The High Court exercises extraordinary power

under Article 226 of Constitution of India.

Again, the courts say that as the alternative remedy

is available under the Act itself, the High Court will

not have jurisdiction under Article 226 in respect

of SARFAESI proceedings. But, it all depends upon

the facts and circumstances of the Act and there

can’t be any straight answer as to whether the High

Court can be approached questioning the action taken

by the Banks or the Financial Institutions under SARFAESI Act, 2002.


I have seen many cases and at times,

it appears to me that the Act is being misused.

But, it can’t be a justification to say that the Act oppresses

the borrowers. It’s a special and balancing Act with very

good objective and it is to be implemented well.

In view of many transactions and issues, the Banks

and Financial Institutions may commit some mistakes

in the course and it gives rise to the Borrower to approach

the Tribunal seeking stay of proceedings etc.

What happens normally is that, the borrower

gives a request to the Bank seeking to allow him

to settle the account under “One Time Settlement Scheme”.

Depending upon the norms prescribed by the RBI,

the Banks may accept for “One Time Settlement Scheme” or may not.

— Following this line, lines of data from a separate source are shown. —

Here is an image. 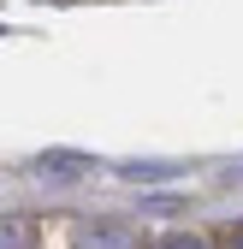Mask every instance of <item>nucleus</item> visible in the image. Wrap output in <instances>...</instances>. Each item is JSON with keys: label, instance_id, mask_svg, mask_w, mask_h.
<instances>
[{"label": "nucleus", "instance_id": "nucleus-3", "mask_svg": "<svg viewBox=\"0 0 243 249\" xmlns=\"http://www.w3.org/2000/svg\"><path fill=\"white\" fill-rule=\"evenodd\" d=\"M155 249H208V243H202L196 231H166V237H160Z\"/></svg>", "mask_w": 243, "mask_h": 249}, {"label": "nucleus", "instance_id": "nucleus-2", "mask_svg": "<svg viewBox=\"0 0 243 249\" xmlns=\"http://www.w3.org/2000/svg\"><path fill=\"white\" fill-rule=\"evenodd\" d=\"M36 243H42V231L30 213H0V249H36Z\"/></svg>", "mask_w": 243, "mask_h": 249}, {"label": "nucleus", "instance_id": "nucleus-4", "mask_svg": "<svg viewBox=\"0 0 243 249\" xmlns=\"http://www.w3.org/2000/svg\"><path fill=\"white\" fill-rule=\"evenodd\" d=\"M220 249H243V226H226L220 231Z\"/></svg>", "mask_w": 243, "mask_h": 249}, {"label": "nucleus", "instance_id": "nucleus-1", "mask_svg": "<svg viewBox=\"0 0 243 249\" xmlns=\"http://www.w3.org/2000/svg\"><path fill=\"white\" fill-rule=\"evenodd\" d=\"M71 249H142V237L131 226H119V220H77Z\"/></svg>", "mask_w": 243, "mask_h": 249}]
</instances>
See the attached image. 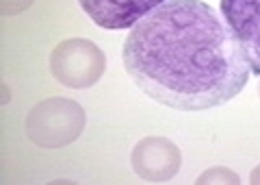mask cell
<instances>
[{"mask_svg":"<svg viewBox=\"0 0 260 185\" xmlns=\"http://www.w3.org/2000/svg\"><path fill=\"white\" fill-rule=\"evenodd\" d=\"M124 68L145 96L178 111L225 104L251 72L225 20L202 0H165L137 22Z\"/></svg>","mask_w":260,"mask_h":185,"instance_id":"1","label":"cell"},{"mask_svg":"<svg viewBox=\"0 0 260 185\" xmlns=\"http://www.w3.org/2000/svg\"><path fill=\"white\" fill-rule=\"evenodd\" d=\"M87 116L76 100L52 96L28 111L26 135L42 148H63L76 142L85 131Z\"/></svg>","mask_w":260,"mask_h":185,"instance_id":"2","label":"cell"},{"mask_svg":"<svg viewBox=\"0 0 260 185\" xmlns=\"http://www.w3.org/2000/svg\"><path fill=\"white\" fill-rule=\"evenodd\" d=\"M107 57L93 42L83 37H70L54 46L50 52V72L65 87L87 90L102 78Z\"/></svg>","mask_w":260,"mask_h":185,"instance_id":"3","label":"cell"},{"mask_svg":"<svg viewBox=\"0 0 260 185\" xmlns=\"http://www.w3.org/2000/svg\"><path fill=\"white\" fill-rule=\"evenodd\" d=\"M130 164L139 179L148 183H165L180 170L182 152L167 138H143L130 152Z\"/></svg>","mask_w":260,"mask_h":185,"instance_id":"4","label":"cell"},{"mask_svg":"<svg viewBox=\"0 0 260 185\" xmlns=\"http://www.w3.org/2000/svg\"><path fill=\"white\" fill-rule=\"evenodd\" d=\"M221 18L243 48L249 70L260 76V0H221Z\"/></svg>","mask_w":260,"mask_h":185,"instance_id":"5","label":"cell"},{"mask_svg":"<svg viewBox=\"0 0 260 185\" xmlns=\"http://www.w3.org/2000/svg\"><path fill=\"white\" fill-rule=\"evenodd\" d=\"M165 0H78L80 9L91 18L98 27L109 31L133 29Z\"/></svg>","mask_w":260,"mask_h":185,"instance_id":"6","label":"cell"},{"mask_svg":"<svg viewBox=\"0 0 260 185\" xmlns=\"http://www.w3.org/2000/svg\"><path fill=\"white\" fill-rule=\"evenodd\" d=\"M198 185H206V183H219V185H239V176L234 170L225 166H213L208 168L204 174L198 176Z\"/></svg>","mask_w":260,"mask_h":185,"instance_id":"7","label":"cell"},{"mask_svg":"<svg viewBox=\"0 0 260 185\" xmlns=\"http://www.w3.org/2000/svg\"><path fill=\"white\" fill-rule=\"evenodd\" d=\"M32 5V0H0V13L3 15H15L26 11Z\"/></svg>","mask_w":260,"mask_h":185,"instance_id":"8","label":"cell"},{"mask_svg":"<svg viewBox=\"0 0 260 185\" xmlns=\"http://www.w3.org/2000/svg\"><path fill=\"white\" fill-rule=\"evenodd\" d=\"M249 183L251 185H260V166H256L254 170H251V176H249Z\"/></svg>","mask_w":260,"mask_h":185,"instance_id":"9","label":"cell"},{"mask_svg":"<svg viewBox=\"0 0 260 185\" xmlns=\"http://www.w3.org/2000/svg\"><path fill=\"white\" fill-rule=\"evenodd\" d=\"M258 94H260V85H258Z\"/></svg>","mask_w":260,"mask_h":185,"instance_id":"10","label":"cell"}]
</instances>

In many cases, the borrower ignores the Bank

notice under section 13 (2) and then, approaches

the Tribunal when the Bank takes steps to take

possession of the Property and takes step to sell

the same. It is not right. When the notice under

section 13 (2) is received, then, the borrower

has to make detailed objections if any, as otherwise,

his appeal under section 17 of the Act may not sustain normally.
Thus, the borrowers are to be careful

when the Bank exercises its powers under SARFAESI Act, 2002

and with the expert guidance and assistance;

they can protect their rights effectively.
Note:
My intention is to give a brief as to how

to Debt Recovery Laws are to be understood

and complicated issues are not touched at all.